What's interesting about this interview is that it pre-dates the L.A. Philharmonic/Mothers Of Invention concerts that eventually took place at UCLA in May of 1970 - the results being partially disastrous and part wildly successful in the first performance of 200 Motels which featured both the L.A. Philharmonic and The Mothers of Invention in what Frank referred to as "Zubin And The Jets". So obviously some groundwork was laid, no matter how tenuous.

But from a historic point of view this is an interesting panel discussion and one I don't think has been heard in 40 years. It's interesting to realize how much the whole field has changed in that time.

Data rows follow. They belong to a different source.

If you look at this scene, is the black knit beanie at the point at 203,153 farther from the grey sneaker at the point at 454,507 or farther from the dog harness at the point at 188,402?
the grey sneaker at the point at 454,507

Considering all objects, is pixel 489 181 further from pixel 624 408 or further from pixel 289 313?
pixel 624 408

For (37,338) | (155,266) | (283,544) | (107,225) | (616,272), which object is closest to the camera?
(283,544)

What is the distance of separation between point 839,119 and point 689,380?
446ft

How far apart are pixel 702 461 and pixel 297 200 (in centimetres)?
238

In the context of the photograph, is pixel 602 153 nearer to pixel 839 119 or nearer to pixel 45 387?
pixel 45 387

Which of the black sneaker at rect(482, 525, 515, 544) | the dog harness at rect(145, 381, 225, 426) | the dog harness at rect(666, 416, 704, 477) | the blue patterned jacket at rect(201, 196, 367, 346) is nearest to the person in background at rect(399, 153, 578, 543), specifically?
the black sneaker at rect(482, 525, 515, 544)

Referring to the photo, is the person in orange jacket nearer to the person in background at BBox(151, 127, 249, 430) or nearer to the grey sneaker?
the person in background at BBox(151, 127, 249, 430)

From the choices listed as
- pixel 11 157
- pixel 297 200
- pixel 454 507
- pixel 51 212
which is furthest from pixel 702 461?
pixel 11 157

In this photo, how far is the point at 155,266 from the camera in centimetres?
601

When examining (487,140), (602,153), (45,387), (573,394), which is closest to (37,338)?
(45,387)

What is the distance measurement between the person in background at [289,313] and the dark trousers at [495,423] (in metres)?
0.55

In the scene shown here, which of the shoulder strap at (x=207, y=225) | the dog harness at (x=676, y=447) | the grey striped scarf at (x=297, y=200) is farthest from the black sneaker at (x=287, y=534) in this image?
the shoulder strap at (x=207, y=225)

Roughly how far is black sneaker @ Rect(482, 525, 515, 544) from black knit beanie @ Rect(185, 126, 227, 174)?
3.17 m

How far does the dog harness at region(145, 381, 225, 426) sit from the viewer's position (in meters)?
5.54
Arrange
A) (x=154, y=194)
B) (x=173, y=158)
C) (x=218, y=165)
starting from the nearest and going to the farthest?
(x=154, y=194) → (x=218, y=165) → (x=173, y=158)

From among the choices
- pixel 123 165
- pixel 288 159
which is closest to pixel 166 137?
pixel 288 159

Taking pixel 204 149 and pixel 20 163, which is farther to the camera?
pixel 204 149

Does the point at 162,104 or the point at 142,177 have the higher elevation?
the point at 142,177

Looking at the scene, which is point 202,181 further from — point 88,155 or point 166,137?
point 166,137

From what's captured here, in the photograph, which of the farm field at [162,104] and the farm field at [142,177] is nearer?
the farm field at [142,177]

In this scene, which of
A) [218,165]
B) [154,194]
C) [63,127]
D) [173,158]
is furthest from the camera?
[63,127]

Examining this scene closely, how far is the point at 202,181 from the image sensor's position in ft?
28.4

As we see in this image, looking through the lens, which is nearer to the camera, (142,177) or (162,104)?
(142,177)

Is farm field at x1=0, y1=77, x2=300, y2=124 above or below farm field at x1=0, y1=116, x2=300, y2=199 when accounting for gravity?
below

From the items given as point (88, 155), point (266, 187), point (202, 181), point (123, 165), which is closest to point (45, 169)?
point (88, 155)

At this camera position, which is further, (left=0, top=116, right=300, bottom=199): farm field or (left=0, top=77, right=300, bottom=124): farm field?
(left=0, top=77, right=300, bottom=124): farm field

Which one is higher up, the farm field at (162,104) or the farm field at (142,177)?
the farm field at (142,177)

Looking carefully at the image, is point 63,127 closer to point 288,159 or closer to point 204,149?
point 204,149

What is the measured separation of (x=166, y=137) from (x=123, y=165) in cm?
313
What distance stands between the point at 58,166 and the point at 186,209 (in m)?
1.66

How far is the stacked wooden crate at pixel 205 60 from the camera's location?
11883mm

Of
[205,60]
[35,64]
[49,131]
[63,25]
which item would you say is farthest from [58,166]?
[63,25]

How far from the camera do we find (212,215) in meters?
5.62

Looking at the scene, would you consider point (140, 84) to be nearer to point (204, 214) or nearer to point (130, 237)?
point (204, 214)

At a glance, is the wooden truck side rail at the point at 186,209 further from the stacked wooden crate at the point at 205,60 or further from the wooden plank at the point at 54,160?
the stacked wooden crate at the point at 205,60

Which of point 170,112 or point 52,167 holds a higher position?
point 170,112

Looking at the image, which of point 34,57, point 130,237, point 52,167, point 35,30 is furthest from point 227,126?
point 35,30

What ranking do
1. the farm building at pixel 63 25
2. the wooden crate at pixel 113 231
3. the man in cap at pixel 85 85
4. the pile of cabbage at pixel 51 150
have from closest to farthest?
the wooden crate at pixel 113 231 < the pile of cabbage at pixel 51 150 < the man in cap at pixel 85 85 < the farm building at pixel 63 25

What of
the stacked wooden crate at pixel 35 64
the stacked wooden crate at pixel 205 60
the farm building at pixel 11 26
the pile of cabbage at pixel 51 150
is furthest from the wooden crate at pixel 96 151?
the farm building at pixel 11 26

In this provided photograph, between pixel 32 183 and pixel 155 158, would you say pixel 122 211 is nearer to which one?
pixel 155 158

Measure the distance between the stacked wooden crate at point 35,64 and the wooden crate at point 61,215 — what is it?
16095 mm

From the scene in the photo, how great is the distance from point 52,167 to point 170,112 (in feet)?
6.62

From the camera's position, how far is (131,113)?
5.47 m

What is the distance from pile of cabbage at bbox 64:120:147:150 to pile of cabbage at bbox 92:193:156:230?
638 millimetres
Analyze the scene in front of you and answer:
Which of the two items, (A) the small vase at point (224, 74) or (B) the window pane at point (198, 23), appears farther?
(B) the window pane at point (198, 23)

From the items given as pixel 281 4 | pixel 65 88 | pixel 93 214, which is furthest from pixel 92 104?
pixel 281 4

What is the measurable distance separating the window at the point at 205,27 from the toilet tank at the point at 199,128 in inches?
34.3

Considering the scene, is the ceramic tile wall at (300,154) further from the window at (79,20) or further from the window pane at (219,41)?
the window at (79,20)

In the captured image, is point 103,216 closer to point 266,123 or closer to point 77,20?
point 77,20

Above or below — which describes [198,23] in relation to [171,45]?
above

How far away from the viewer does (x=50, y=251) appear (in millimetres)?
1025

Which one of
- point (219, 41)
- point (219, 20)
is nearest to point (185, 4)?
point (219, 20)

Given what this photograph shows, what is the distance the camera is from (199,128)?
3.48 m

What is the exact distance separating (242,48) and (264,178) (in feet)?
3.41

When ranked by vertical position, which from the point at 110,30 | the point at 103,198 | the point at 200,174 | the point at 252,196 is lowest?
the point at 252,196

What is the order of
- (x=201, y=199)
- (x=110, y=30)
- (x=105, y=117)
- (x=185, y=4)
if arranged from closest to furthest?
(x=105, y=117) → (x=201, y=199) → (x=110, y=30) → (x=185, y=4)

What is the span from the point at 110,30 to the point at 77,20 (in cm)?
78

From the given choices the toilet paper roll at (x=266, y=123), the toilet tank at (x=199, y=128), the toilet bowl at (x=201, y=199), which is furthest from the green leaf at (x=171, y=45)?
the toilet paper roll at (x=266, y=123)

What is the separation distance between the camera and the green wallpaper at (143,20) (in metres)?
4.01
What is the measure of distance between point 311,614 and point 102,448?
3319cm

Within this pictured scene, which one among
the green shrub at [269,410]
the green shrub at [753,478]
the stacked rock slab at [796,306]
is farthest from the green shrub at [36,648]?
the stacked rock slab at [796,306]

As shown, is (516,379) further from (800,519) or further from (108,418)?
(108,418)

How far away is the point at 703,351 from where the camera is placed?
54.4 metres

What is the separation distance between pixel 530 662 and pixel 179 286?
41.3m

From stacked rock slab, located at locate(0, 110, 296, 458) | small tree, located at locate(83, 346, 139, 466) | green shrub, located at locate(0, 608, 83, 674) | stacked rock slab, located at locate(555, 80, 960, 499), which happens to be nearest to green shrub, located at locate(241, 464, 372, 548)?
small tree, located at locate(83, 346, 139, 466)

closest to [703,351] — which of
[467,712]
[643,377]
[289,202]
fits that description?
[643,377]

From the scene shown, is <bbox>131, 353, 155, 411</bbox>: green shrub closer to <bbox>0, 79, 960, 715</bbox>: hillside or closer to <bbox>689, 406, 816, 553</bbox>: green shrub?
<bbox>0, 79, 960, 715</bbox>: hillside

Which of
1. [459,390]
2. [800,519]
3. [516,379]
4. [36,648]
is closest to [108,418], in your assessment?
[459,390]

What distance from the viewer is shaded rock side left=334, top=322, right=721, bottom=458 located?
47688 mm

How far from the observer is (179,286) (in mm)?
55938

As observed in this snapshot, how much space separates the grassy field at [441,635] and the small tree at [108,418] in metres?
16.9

Zappa went on to be regarded as a composer capable of not only his signature material, but also his serious material and was championed in that regard by none other than Pierre Boulez, who is also a respected composer and much loved musician (there was an attempt once, by members of the Philharmonic to draft Boulez as Music Director, but flattered, he declined).

So attitudes eventually change, but hearing how they arrive there is usually more interesting than the end results. This half hour broadcast gives you some idea of just what the atmosphere was like.